In the third paragraph from the end you wrote asymmetric, but it seems you mean symmetric (I.e. private-key)

3. October 19, 2014 3:28 pm

He also shows a subexponential result in his paper?

4. Adam permalink
October 19, 2014 7:49 pm

If you want efficient for symmetric-key yet provable, maybe lattices are the way to go?

5. October 21, 2014 1:05 am

Unrelated to factoring, but this may be of interest: “The mate-in-n problem of infinite chess is decidable” http://arxiv.org/abs/1201.5597

• October 23, 2014 1:23 am

Indeed, thanks!

6. Dez Akin permalink
October 22, 2014 6:14 pm

I think it’s a bit expansive to suggest block ciphers don’t have any hardness assumptions. Their difficulty relates to assumed difficulty of inverting finite group and field operations, and replacing a block cipher such as AES with a cipher that depends on the implicit hardness of factoring strikes me as counterproductive, especially since we don’t even know if factoring is hard. My intuition places more confidence in the difficulty of breaking established block ciphers than the hardness of factoring.

It may be appropriate for a protocol that uses a public key infrastructure that utilizes factoring as the hardness assumption for key exchange, where if factoring is broken the key is in the clear anyways, but for systems security we should have multiple independent hardness assumptions, so that if one falls (like factoring, or discrete log) the house wont fall down; unless some day we manage to make a provably secure public key infrastructure to replace them all.

7. October 23, 2014 6:53 am

I don’t think any cryptosystem has been proven to be as hard as factoring, but I understand that when working with elliptic curves, breaking ECDH encryption has been proven to be equivalent to solving ECDLP.

Obviously solving DLP would make factoring easy, so any cryptosystem which is provably as hard as DLP is provably at least as hard as factoring.

8. Alex permalink
October 23, 2014 8:46 am

@m50d, wouldn’t the Rabin cryptosystem (https://en.wikipedia.org/wiki/Rabin_cryptosystem) satisfy the requirement?

“[T]he Rabin cryptosystem has the advantage that the problem on which it relies has been proved to be as hard as integer factorization […]”
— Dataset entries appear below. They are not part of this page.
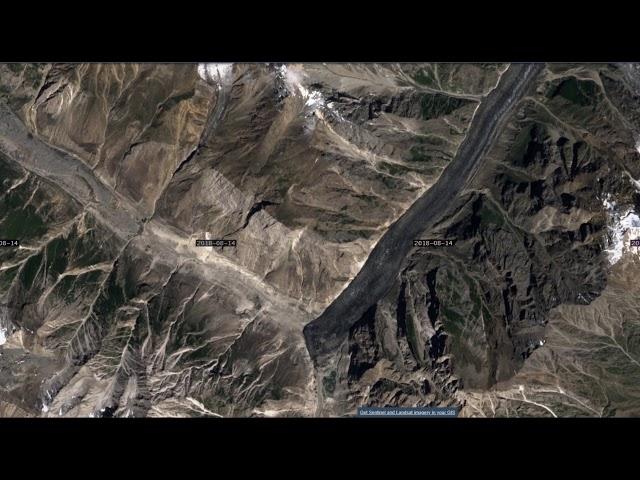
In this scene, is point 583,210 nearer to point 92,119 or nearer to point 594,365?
point 594,365

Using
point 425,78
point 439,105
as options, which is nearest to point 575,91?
point 439,105

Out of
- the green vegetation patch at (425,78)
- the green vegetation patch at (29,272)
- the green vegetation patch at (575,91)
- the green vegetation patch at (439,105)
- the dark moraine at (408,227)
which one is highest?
the green vegetation patch at (575,91)

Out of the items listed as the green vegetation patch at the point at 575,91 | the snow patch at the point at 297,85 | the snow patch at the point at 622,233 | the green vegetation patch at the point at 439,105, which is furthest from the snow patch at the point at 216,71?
the snow patch at the point at 622,233

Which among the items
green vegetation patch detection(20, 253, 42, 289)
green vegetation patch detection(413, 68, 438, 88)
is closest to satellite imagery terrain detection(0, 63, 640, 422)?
green vegetation patch detection(20, 253, 42, 289)

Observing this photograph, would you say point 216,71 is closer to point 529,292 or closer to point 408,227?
point 408,227

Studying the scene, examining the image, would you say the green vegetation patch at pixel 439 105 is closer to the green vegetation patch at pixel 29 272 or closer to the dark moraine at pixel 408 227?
the dark moraine at pixel 408 227
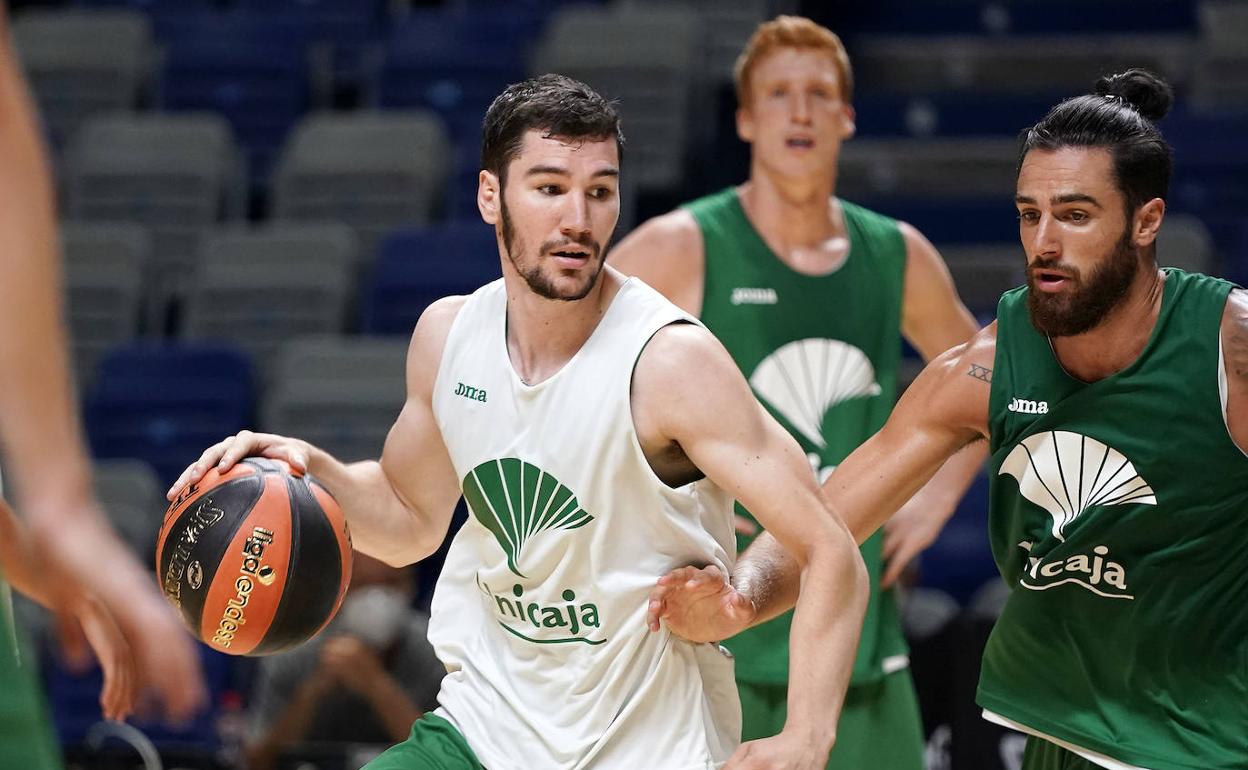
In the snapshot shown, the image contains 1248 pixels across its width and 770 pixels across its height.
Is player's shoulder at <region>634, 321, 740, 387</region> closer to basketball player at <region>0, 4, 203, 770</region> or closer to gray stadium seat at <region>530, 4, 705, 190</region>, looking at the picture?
basketball player at <region>0, 4, 203, 770</region>

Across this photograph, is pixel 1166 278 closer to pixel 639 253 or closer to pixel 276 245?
pixel 639 253

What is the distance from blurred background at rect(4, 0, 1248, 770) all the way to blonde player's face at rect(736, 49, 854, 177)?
276 centimetres

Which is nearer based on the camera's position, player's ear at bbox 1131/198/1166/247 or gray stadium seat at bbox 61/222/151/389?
player's ear at bbox 1131/198/1166/247

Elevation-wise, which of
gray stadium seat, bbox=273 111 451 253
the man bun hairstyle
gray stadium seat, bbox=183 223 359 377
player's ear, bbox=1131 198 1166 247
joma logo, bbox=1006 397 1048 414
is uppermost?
the man bun hairstyle

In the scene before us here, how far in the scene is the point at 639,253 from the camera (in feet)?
16.1

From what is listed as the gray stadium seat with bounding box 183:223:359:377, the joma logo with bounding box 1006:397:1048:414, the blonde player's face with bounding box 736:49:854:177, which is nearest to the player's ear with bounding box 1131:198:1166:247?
the joma logo with bounding box 1006:397:1048:414

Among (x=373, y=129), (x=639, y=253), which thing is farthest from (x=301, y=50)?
(x=639, y=253)

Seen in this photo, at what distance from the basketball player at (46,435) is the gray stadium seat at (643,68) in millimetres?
7354

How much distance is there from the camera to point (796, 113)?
197 inches

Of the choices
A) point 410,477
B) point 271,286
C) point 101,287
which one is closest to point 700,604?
→ point 410,477

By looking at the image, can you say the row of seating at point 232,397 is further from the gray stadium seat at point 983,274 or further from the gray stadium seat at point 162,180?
the gray stadium seat at point 983,274

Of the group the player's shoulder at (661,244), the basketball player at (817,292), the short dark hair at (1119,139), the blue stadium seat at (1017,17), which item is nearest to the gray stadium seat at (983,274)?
the blue stadium seat at (1017,17)

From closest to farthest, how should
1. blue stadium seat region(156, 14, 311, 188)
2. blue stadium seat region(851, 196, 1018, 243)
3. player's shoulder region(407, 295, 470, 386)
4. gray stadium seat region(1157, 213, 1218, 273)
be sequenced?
1. player's shoulder region(407, 295, 470, 386)
2. gray stadium seat region(1157, 213, 1218, 273)
3. blue stadium seat region(851, 196, 1018, 243)
4. blue stadium seat region(156, 14, 311, 188)

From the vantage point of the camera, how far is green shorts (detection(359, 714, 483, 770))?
3406mm
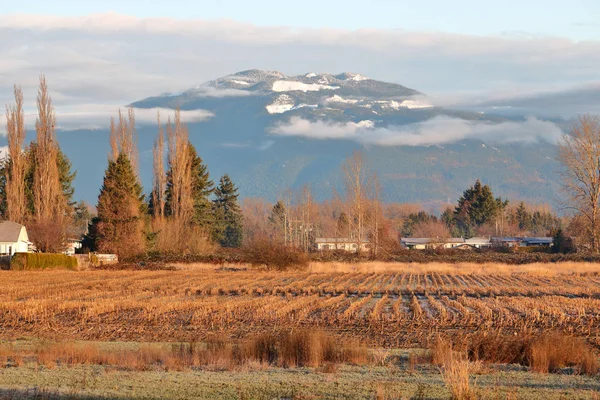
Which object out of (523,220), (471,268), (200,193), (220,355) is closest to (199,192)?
(200,193)

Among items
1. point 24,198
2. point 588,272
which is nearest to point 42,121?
point 24,198

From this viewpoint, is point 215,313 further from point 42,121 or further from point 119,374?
point 42,121

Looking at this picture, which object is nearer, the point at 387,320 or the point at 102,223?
the point at 387,320

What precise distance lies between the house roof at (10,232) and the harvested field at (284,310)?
88.9 feet

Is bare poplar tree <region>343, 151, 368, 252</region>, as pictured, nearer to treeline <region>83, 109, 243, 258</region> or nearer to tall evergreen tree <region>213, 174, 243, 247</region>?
treeline <region>83, 109, 243, 258</region>

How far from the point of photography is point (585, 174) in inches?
3243

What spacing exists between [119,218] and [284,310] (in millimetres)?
44250

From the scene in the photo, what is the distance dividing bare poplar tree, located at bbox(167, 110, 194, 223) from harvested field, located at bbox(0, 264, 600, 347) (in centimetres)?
3644

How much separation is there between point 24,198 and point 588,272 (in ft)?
162

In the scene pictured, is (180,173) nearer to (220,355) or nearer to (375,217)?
(375,217)

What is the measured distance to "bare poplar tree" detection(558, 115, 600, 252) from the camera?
81250mm

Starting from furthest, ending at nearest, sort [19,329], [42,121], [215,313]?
[42,121] → [215,313] → [19,329]

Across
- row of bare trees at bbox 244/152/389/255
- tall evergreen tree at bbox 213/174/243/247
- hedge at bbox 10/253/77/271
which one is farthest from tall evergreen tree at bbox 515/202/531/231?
hedge at bbox 10/253/77/271

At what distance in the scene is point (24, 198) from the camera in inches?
2886
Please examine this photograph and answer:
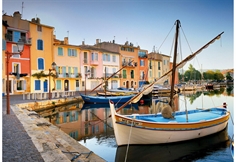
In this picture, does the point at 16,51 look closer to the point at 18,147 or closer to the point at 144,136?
the point at 144,136

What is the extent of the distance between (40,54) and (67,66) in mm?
4427

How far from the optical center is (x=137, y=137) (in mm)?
7180

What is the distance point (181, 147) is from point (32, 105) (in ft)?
36.6

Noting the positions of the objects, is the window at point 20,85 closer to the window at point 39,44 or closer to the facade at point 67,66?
the window at point 39,44

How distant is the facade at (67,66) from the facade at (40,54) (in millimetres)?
1239

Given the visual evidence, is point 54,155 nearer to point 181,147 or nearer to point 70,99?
point 181,147

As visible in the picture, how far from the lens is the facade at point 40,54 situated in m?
24.8

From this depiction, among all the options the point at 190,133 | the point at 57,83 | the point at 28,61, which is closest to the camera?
the point at 190,133

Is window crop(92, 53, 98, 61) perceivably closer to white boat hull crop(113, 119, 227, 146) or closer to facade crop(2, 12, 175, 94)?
facade crop(2, 12, 175, 94)

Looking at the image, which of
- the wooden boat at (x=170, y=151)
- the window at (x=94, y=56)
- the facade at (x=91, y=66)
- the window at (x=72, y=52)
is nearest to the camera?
the wooden boat at (x=170, y=151)

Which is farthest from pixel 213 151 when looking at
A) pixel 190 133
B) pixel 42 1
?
pixel 42 1

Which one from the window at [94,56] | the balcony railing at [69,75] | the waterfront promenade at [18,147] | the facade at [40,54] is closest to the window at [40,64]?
the facade at [40,54]

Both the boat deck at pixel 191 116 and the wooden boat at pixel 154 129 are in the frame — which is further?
the boat deck at pixel 191 116

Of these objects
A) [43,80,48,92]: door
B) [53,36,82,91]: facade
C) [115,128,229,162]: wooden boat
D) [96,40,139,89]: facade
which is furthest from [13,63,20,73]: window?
[115,128,229,162]: wooden boat
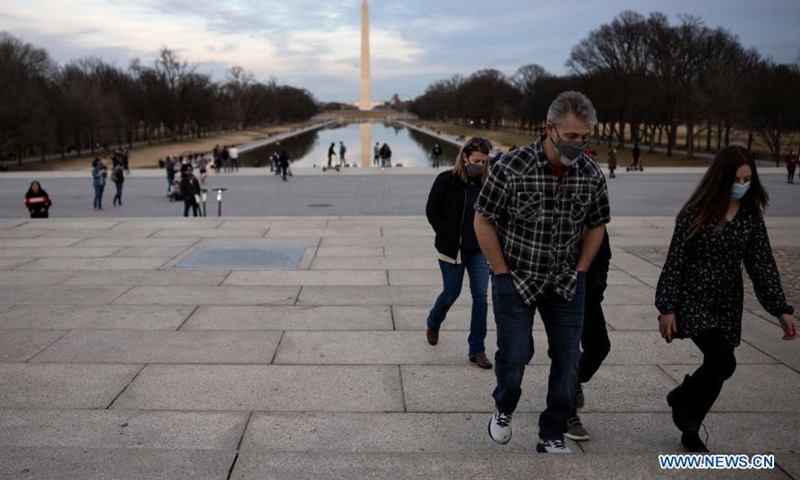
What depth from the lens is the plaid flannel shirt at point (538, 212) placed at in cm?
320

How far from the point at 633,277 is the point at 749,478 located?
5687 mm

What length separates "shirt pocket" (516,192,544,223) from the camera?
3.19m

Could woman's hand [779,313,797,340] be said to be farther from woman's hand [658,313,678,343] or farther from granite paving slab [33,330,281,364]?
granite paving slab [33,330,281,364]

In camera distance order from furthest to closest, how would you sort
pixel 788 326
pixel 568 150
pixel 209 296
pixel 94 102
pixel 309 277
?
pixel 94 102, pixel 309 277, pixel 209 296, pixel 788 326, pixel 568 150

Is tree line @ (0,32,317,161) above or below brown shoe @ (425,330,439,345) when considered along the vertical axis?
above

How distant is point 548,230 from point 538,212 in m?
0.10

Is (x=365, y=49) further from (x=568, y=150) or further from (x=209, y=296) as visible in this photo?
(x=568, y=150)

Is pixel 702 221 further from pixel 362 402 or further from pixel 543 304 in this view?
pixel 362 402

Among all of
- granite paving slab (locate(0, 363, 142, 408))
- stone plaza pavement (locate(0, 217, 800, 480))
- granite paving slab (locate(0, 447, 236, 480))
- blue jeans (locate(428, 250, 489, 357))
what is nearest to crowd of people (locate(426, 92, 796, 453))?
stone plaza pavement (locate(0, 217, 800, 480))

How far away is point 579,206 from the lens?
326cm

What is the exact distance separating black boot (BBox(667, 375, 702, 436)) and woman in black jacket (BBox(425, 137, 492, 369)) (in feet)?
5.07

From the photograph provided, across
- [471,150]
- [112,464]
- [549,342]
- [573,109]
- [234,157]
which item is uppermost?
[573,109]

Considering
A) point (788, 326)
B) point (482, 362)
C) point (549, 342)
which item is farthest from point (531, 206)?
point (482, 362)

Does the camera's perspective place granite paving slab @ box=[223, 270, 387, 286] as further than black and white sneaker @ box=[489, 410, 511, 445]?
Yes
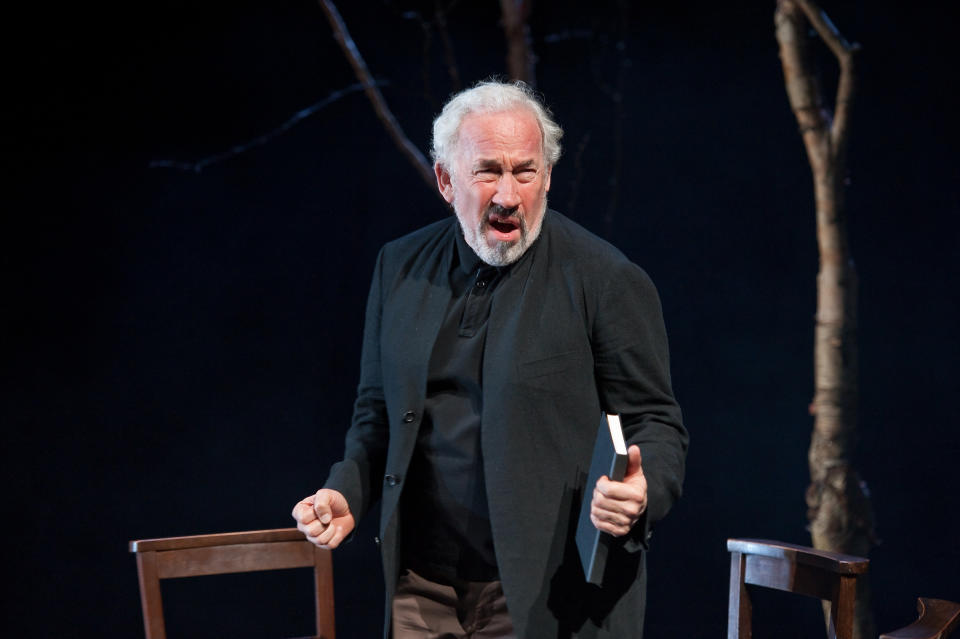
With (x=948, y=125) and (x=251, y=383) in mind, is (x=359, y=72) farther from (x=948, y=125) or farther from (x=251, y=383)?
(x=948, y=125)

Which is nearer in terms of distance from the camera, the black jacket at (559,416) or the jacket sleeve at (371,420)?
the black jacket at (559,416)

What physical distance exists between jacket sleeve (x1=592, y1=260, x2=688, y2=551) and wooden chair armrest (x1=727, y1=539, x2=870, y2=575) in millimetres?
453

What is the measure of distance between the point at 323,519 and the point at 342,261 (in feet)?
5.13

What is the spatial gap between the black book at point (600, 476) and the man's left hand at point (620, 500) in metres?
0.02

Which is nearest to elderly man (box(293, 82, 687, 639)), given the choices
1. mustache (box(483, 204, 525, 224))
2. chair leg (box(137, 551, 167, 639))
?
mustache (box(483, 204, 525, 224))

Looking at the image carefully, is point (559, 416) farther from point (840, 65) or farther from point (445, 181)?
point (840, 65)

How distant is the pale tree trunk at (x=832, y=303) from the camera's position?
2885mm

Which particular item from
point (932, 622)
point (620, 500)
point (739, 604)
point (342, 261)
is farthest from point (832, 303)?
point (620, 500)

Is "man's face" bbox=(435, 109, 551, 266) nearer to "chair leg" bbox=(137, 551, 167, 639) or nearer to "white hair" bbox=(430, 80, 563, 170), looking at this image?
"white hair" bbox=(430, 80, 563, 170)

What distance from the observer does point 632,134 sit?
307cm

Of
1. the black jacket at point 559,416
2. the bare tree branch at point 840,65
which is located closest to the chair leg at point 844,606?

9. October 30, 2014 9:29 am

I think that the Rabin cryptosystem was based on factoring but not still proven ‘semantically secure’ as done later in the Goldwasser and Micali’s seminal paper.
Am I right?
There is also a provable CCA-secure public-key encryption system from factoring of Dennis Hofheinz, Eike Kiltz, Victor Shoup, published at Eurocrypt 2009.

10. June 1, 2016 3:49 pm

I do not want to be optimistic, and of cause I made some mistakes 🙂 Just seems that p-adic numbers emerging in the problem. https://mkatkov.wordpress.com/2016/06/01/semiprime-factorization-and-modular-arithmetics/

11. Dan Brumleve permalink
November 27, 2017 11:44 am

I think we can make a stronger statement with fewer words for free: there is a deterministic algorithm for factoring that runs in time N^(1/3 + o(1)). Levin’s universal search can simulate all the O(N^(1/3 + eps)) algorithms since factoring is in NP and co-NP.